Segment Open

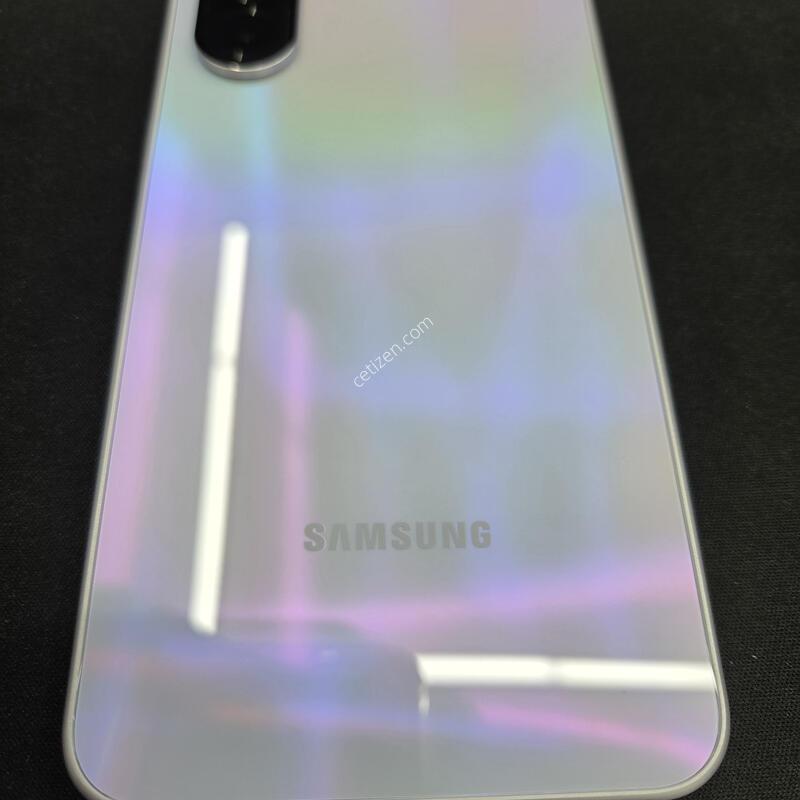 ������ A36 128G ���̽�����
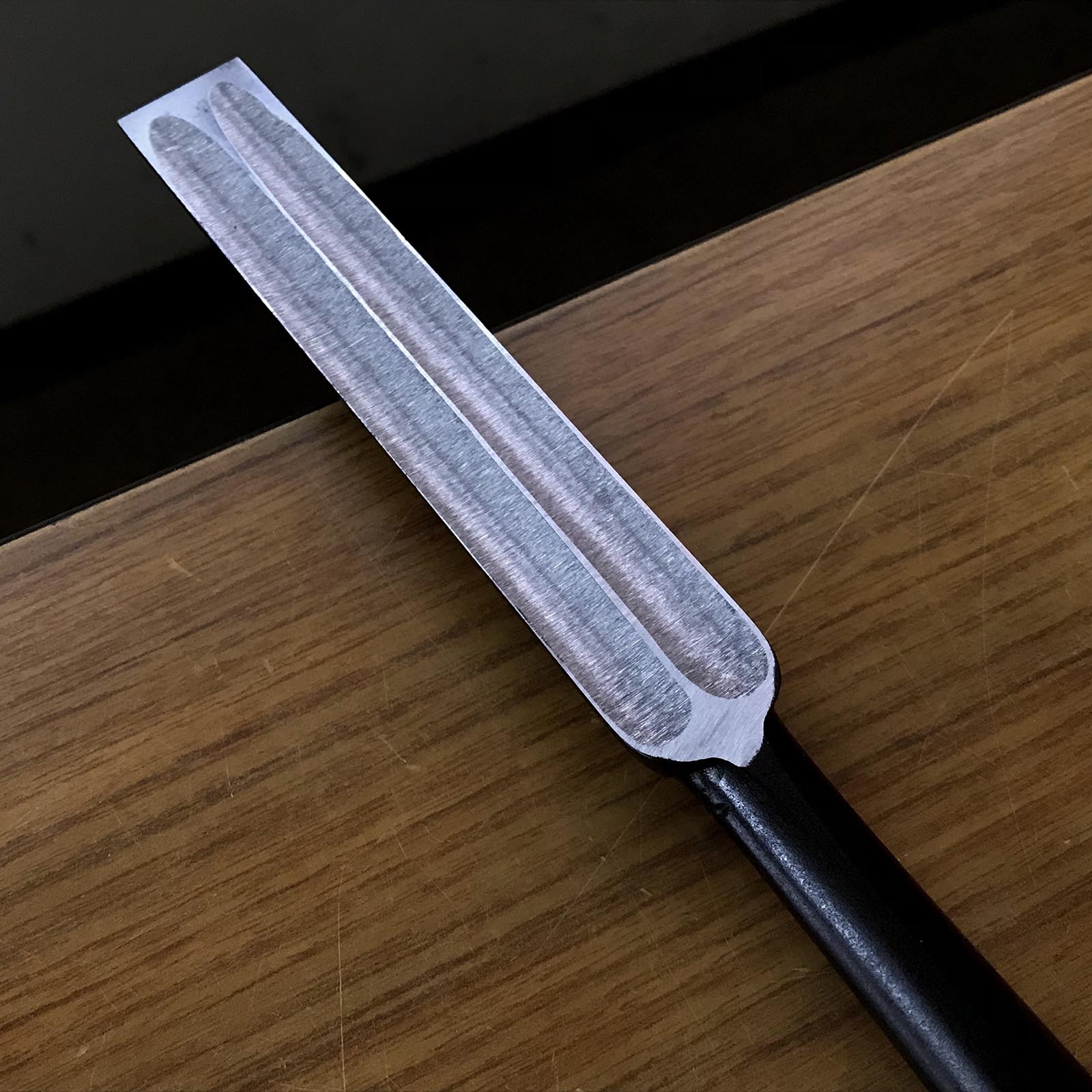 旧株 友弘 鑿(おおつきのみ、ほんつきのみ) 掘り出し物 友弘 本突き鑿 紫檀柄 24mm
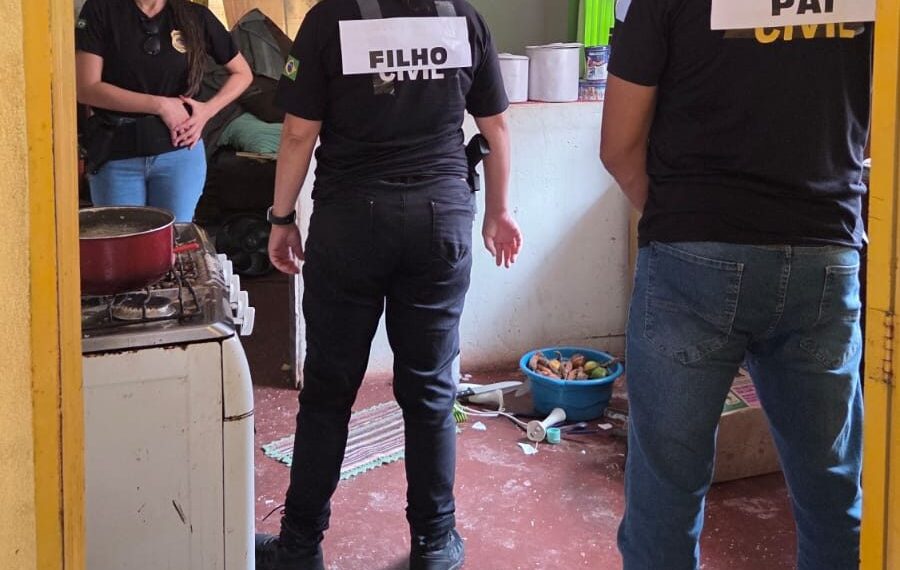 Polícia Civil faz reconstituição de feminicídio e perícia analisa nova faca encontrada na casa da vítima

Segment Closed
Segment Open

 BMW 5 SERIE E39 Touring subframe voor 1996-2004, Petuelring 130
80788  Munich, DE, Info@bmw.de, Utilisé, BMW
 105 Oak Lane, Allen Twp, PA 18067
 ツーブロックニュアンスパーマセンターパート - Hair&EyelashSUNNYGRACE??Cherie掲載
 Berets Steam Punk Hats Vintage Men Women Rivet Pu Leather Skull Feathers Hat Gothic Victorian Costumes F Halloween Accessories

Segment Closed

Can you turn the records from the line containing "A36 128G ���̽�����" through the line containing "Polícia Civil faz" into a JSON list of strings, one per line with blank lines dropped and the pictures left out?

[
  " ������ A36 128G ���̽�����",
  " 旧株 友弘 鑿(おおつきのみ、ほんつきのみ) 掘り出し物 友弘 本突き鑿 紫檀柄 24mm",
  " Polícia Civil faz reconstituição de feminicídio e perícia analisa nova faca encontrada na casa da vítima"
]